With the temperature soaring, the job took a lot of effort. In the field, the tractor would pull the baler that would pick up the hay, press it into bales, and throw them into the wagon. It was a one-person job. But unloading the hay and packing it away in the barn? That was where the hot, dusty, heavy work was done. The tractor would pull a wagon full of hay up to the elevator, and we would unload the bales onto the screeching elevator as it conveyed them into the barn. Then came the task of stacking those bales, one layer at a time.

My job was to help my big sister unload the wagons. The first loads were exciting. But when one load was done, it would not be long before the next came. Load after load of hay would go up the elevator. The sun was hot, the dust was dirty, and we tired by midafternoon. But the loads kept coming, one after the other. Our muscles got sore, the sweat continued, the dust kept flying.

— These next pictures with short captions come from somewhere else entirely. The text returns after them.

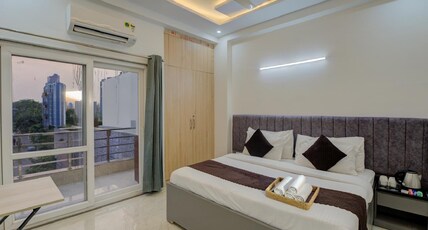 Hotel Aura Homes Near Artemis Hospital Room Type - Deluxe Queen Bed Room with City View Hotel Aura Homes Near Artemis Hospital Room Type - Deluxe Queen Bed Room with City View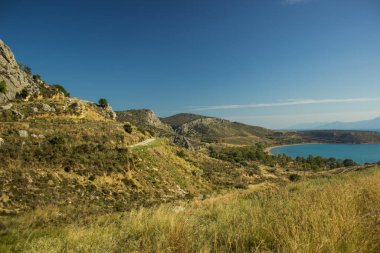 Kuru yaz mevsiminde boş kavisli eski araba yolu. Dağlık arazi. Çevre manzarası.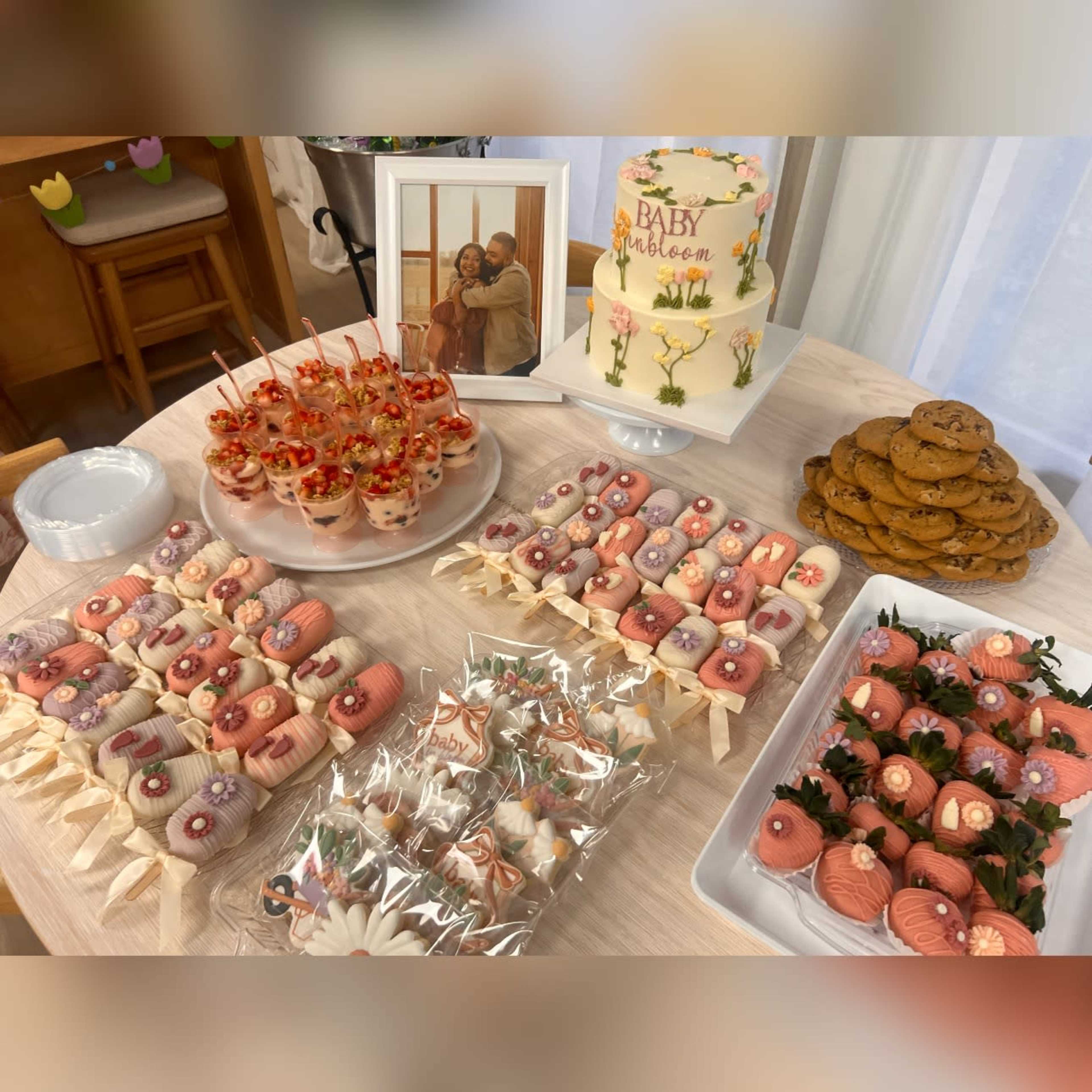 The image displays a dessert table featuring a variety of decorated treats, including cake pops, cupcakes, a cake labeled "BABY," and cookies, arranged on different platters.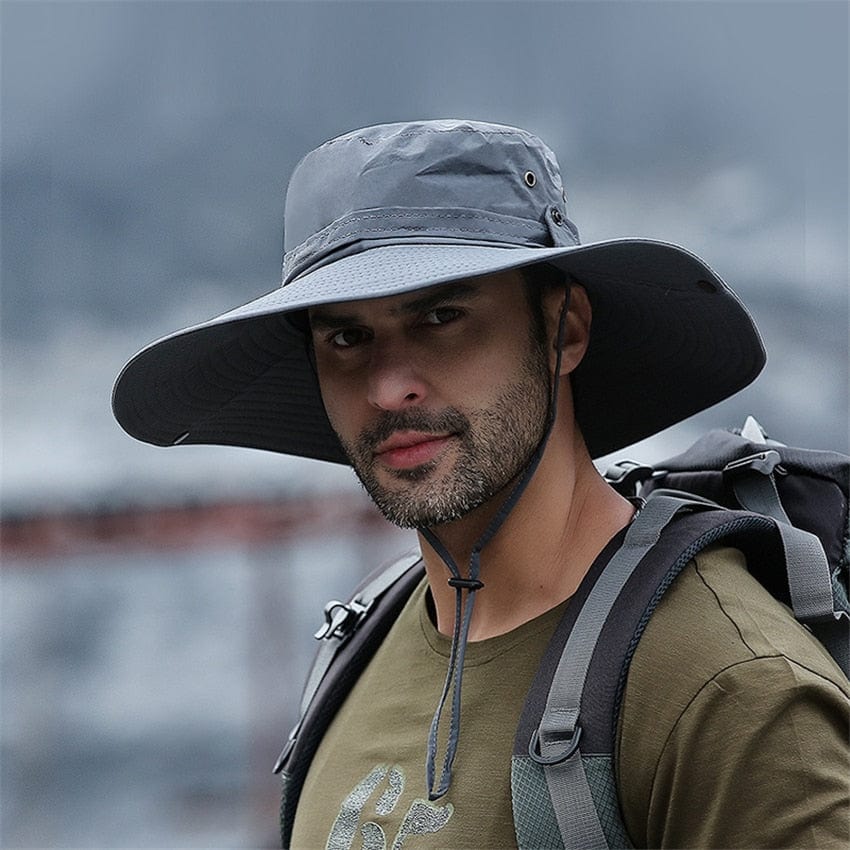 An active male hiker wearing a gray UPF 50+ sun hat looking out over a mountain trail on a bright, sunny day.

Finally, by late afternoon, the last load arrived. The bales went up the elevator, and the last one was piled away. The screeching elevator suddenly was quiet.

Evening chores would soon start, but first my brothers and I would do something I will never forget. We would run to the clothesline, pull off our swimming trunks, put them on, and run down the lawn to our pond. Hot, sweaty, and dirty, I would run off the dock and jump into the cool, clean water with a great splash. I would linger under the water, letting the sweat and the dust and the struggle of the day fall away. All too soon I had to go up for air.

Our swim didn’t last long before it was time for the evening chores and the milking of the cows. But that splash in the water washed us clean, cooled us down, and reinvigorated us.

Bradford Hunt
Churchville, NY


 As the people of God, we are well acquainted with water. If you were baptized as an infant, you probably don’t remember it. But the community of faith does. Periodically, I take out my christening bulletin from my Methodist church just to remind myself that it did indeed occur in the earliest of my earthly days. Regardless of when you were baptized, how much water was used, or the exact liturgy attending it, we each are asked to live as though we have been completely immersed, submerged, and subsumed into God’s love. Because it’s the truth.

Paul Tillich wrote that salvation consists of accepting that we are accepted. The challenge we each have is to continually go with the flow of that living water. How often the Spirit of God has to splash us in the face to get our attention, or at least to make us slow down and look in the mirror. 

I almost died at my second baptism. Well, maybe not quite. I was immersed in the baptismal pool at the Southern Baptist church of my youth. The pastor lost his grip, and I lost my footing, so there was a bit of splashing around. It may have appeared to the congregation as if I was fighting the process. But who among us hasn’t fought our baptism at many points along the way? It is a good thing we don’t see the end from the beginning, because who knows how many of us would persevere. For we do die at our baptism, but we are raised to new life in the process. And the rhythm of our days forever after is one of dying and rising, dying and rising. When I discovered the Episcopal Church, I begged my rector to let me be baptized yet again, because I felt that the first two did not signify my glorious discovery of a spiritual home. He set me theologically straight. I had been splashed quite enough in the name of the triune God and could claim both the christening and the dunking as all part of that same divine splash of grace.

This ritual act, fraught with so much fragmentation of understanding as to cause the creation of new denominations around its practice, is, regardless, our obedient response to God. Some traditions grant baptismal names, but God has given us our baptismal name: Christ-bearer. No name that we have ever been given or called carries this kind of power. If we, the baptized, listen very closely, we can hear a divine whisper in our spirits, calling us by name and telling us just who and whose we are. And in the meditation of your heart, you might just hear a gentle swirling, a splash of water: the birth sounds of a new beginning.